Yapılacaklar ->
a: Aşağıdaki eğitim üzerine metne göre Batı'nın maarif iklimini birebir kopyalamak, bizim gibi toplumlar için neden tarihten silinme riski taşır? Bir ila üç cümleyle açıklayın.
b: Eğitim üzerine metindeki "Çözüm; bize özgü maarif iklimini kendi dili, elbisesi ve ruhuyla yeniden inşa etmektir." cümlesini İngilizceye çevirin.
c: Eğitim üzerine metnin son cümlesinde bir toplumun yarınlara nasıl yürüyebileceğini niteleyen ifadelerin tamamını sıralayın.

:: Gösterilen Metin ::

Kuşkusuz bu, büyük çaba ve emekler neticesinde ulaşılan ileri bir noktadır ve bu ilmi seviyeden azami surette istifade edilmelidir. Birebir kopyalanması veya intihal edilmesi meselesine gelince işte o, bizim gibi toplumlar için tarihten silinip yok olma riski oluşturmaktadır. Çünkü Batı’nın öngördüğü ideal insan modeliyle bizimki asla aynı değildir. O yüzden böyle bir maarif iklimini hiçbir filtreye tabi tutmadan olduğu gibi alıp ülkemizde uygulamaya koymak, yazının başında sorduğum suallerin cevaplarını kendiliğinden ortaya çıkarır. Siz o zaman büyük bir gaflete düşer ve kendi geleceğinize nesiller değil bu küresel kültür pazarlamacılarının tezgahına ömür boyu hizmet edecek bireyler yetiştirmiş olursunuz.

Çözüm; bize özgü maarif iklimini kendi dili, elbisesi ve ruhuyla yeniden inşa etmektir.

Nesillerinin eğitimini kendi kültür ve medeniyet iklimine yaslamayı başaramayan hangi toplum yarınlara özgüvenli, başı dik, tam bağımsız ve güçlü bir şekilde yürüyebilir ki?

:::
:: Kayıtlar ::

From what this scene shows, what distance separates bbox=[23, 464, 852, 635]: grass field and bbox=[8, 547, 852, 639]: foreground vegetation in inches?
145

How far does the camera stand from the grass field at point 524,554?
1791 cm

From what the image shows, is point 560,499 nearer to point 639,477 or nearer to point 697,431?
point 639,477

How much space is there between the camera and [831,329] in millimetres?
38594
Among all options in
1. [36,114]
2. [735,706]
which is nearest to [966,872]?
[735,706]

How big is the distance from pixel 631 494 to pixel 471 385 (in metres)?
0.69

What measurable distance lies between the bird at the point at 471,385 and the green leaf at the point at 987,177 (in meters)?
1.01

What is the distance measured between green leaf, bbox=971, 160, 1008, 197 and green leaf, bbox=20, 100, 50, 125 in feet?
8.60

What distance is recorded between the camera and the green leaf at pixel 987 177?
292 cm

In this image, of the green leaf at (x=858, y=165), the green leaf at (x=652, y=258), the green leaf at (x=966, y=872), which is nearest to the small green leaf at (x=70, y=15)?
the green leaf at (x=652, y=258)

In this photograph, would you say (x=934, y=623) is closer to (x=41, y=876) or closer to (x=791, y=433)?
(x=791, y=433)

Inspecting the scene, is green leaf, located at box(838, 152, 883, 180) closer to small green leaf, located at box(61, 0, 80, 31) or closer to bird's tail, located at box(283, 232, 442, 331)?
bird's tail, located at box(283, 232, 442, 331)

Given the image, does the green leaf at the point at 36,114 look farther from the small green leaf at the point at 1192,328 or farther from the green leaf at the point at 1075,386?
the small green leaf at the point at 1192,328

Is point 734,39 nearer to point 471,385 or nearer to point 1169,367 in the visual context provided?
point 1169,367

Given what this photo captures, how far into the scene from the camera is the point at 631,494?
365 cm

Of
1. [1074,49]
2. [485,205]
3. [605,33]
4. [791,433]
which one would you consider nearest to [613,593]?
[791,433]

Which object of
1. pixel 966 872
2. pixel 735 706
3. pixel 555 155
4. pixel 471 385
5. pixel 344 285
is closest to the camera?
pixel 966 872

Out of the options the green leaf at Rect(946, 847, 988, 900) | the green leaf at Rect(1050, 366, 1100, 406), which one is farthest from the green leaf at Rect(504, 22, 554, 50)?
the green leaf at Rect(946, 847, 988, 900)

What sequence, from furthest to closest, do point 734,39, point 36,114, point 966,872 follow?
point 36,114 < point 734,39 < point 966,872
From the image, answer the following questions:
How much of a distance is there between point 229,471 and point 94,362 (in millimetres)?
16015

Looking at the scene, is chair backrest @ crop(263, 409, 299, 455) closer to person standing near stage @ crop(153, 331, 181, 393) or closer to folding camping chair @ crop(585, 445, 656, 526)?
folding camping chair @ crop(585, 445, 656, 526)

:::

Tamamlanan Alıştırma ->
a: Çünkü Batı'nın öngördüğü ideal insan modeli bizimkiyle asla aynı değildir. Bu iklimi hiçbir filtreye tabi tutmadan almak, nesiller yerine küresel kültür pazarlamacılarının tezgahına ömür boyu hizmet edecek bireyler yetiştirmeye yol açar.

b: The solution is to rebuild the educational climate unique to us with its own language, attire, and spirit.

c:
- özgüvenli
- başı dik
- tam bağımsız
- güçlü